▸ DATASET RECORDS

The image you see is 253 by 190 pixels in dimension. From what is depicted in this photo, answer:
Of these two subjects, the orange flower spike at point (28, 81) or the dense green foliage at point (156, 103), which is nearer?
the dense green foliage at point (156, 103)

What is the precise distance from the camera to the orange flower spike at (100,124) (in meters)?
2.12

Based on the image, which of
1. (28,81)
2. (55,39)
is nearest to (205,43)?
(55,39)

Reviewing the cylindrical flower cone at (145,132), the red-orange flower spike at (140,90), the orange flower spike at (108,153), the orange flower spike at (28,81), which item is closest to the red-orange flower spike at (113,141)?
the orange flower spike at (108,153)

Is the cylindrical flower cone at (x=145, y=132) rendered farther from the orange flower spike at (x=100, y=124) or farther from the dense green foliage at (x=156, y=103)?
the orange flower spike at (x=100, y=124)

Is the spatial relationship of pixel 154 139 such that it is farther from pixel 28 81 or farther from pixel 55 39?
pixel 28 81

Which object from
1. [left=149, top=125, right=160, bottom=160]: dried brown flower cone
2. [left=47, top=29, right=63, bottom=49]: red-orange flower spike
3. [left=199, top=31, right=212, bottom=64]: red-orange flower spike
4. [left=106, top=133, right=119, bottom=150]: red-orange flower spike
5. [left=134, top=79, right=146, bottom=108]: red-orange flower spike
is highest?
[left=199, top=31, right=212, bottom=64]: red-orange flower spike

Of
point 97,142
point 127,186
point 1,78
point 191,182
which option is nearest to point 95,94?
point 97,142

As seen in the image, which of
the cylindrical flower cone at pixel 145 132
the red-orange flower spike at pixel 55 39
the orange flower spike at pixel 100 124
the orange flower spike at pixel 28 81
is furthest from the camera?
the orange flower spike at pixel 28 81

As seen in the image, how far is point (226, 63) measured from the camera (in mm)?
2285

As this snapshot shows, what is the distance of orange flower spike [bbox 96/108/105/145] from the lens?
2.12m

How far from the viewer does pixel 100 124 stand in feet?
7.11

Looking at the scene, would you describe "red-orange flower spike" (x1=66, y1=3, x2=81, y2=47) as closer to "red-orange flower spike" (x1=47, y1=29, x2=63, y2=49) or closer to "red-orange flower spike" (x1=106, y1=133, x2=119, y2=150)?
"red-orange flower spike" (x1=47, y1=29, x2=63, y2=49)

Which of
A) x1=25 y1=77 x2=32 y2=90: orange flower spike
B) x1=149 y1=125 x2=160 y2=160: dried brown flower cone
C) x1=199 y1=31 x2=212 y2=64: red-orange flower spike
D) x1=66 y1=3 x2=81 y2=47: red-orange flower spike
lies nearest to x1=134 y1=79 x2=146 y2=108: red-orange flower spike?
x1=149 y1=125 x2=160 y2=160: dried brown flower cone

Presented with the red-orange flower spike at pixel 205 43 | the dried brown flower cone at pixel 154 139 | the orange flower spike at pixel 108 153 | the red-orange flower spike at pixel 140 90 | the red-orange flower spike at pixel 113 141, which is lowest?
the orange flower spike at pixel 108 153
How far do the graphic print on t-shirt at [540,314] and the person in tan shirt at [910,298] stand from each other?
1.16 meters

▸ TASK BRIEF
Please write out all the lines above again, swapping each "cylindrical flower cone" for "cylindrical seed cone" and leaving everything else as it is.

▸ EXERCISE RESULT
The image you see is 253 by 190 pixels in dimension. From what is depicted in this photo, answer:
Of these two subjects, the orange flower spike at point (28, 81) or the dense green foliage at point (156, 103), which is nearer?
the dense green foliage at point (156, 103)

What is the precise distance from the camera to the orange flower spike at (100,124) (in meters)?
2.12

Based on the image, which of
1. (28,81)
2. (55,39)
is nearest to (205,43)?
(55,39)

Reviewing the cylindrical seed cone at (145,132), the red-orange flower spike at (140,90), the orange flower spike at (108,153), the orange flower spike at (28,81), which item is closest to the red-orange flower spike at (113,141)?
the orange flower spike at (108,153)

Is the cylindrical seed cone at (x=145, y=132) rendered farther from the orange flower spike at (x=100, y=124) or farther from the dense green foliage at (x=156, y=103)?
the orange flower spike at (x=100, y=124)

Is the spatial relationship of pixel 154 139 such that it is farther from pixel 28 81 or farther from pixel 55 39?
pixel 28 81

Which object from
1. [left=149, top=125, right=160, bottom=160]: dried brown flower cone
2. [left=47, top=29, right=63, bottom=49]: red-orange flower spike
3. [left=199, top=31, right=212, bottom=64]: red-orange flower spike
4. [left=106, top=133, right=119, bottom=150]: red-orange flower spike
5. [left=134, top=79, right=146, bottom=108]: red-orange flower spike
is highest?
[left=199, top=31, right=212, bottom=64]: red-orange flower spike

Of
point 97,142
point 127,186
point 1,78
point 191,182
which option is nearest to point 95,94?
point 97,142

As seen in the image, which of
the cylindrical seed cone at pixel 145 132
the red-orange flower spike at pixel 55 39
the orange flower spike at pixel 100 124
the orange flower spike at pixel 28 81
is furthest from the camera?
the orange flower spike at pixel 28 81

As seen in the image, how far is point (226, 63) measured from the camera (in mm)?
2285

As this snapshot shows, what is the distance of orange flower spike [bbox 96/108/105/145] from the lens?
2.12m

How far from the viewer does pixel 100 124 stand in feet?
7.11

Looking at the scene, would you describe "red-orange flower spike" (x1=66, y1=3, x2=81, y2=47) as closer to "red-orange flower spike" (x1=47, y1=29, x2=63, y2=49) or closer to "red-orange flower spike" (x1=106, y1=133, x2=119, y2=150)?
"red-orange flower spike" (x1=47, y1=29, x2=63, y2=49)

Which of
A) x1=25 y1=77 x2=32 y2=90: orange flower spike
B) x1=149 y1=125 x2=160 y2=160: dried brown flower cone
C) x1=199 y1=31 x2=212 y2=64: red-orange flower spike
D) x1=66 y1=3 x2=81 y2=47: red-orange flower spike
lies nearest to x1=134 y1=79 x2=146 y2=108: red-orange flower spike?
x1=149 y1=125 x2=160 y2=160: dried brown flower cone

Presented with the red-orange flower spike at pixel 205 43 | the dried brown flower cone at pixel 154 139 | the orange flower spike at pixel 108 153 | the red-orange flower spike at pixel 140 90 | the red-orange flower spike at pixel 113 141, which is lowest?
the orange flower spike at pixel 108 153
How far do the graphic print on t-shirt at [540,314] and the person in tan shirt at [910,298] stand from each other?
1.16 meters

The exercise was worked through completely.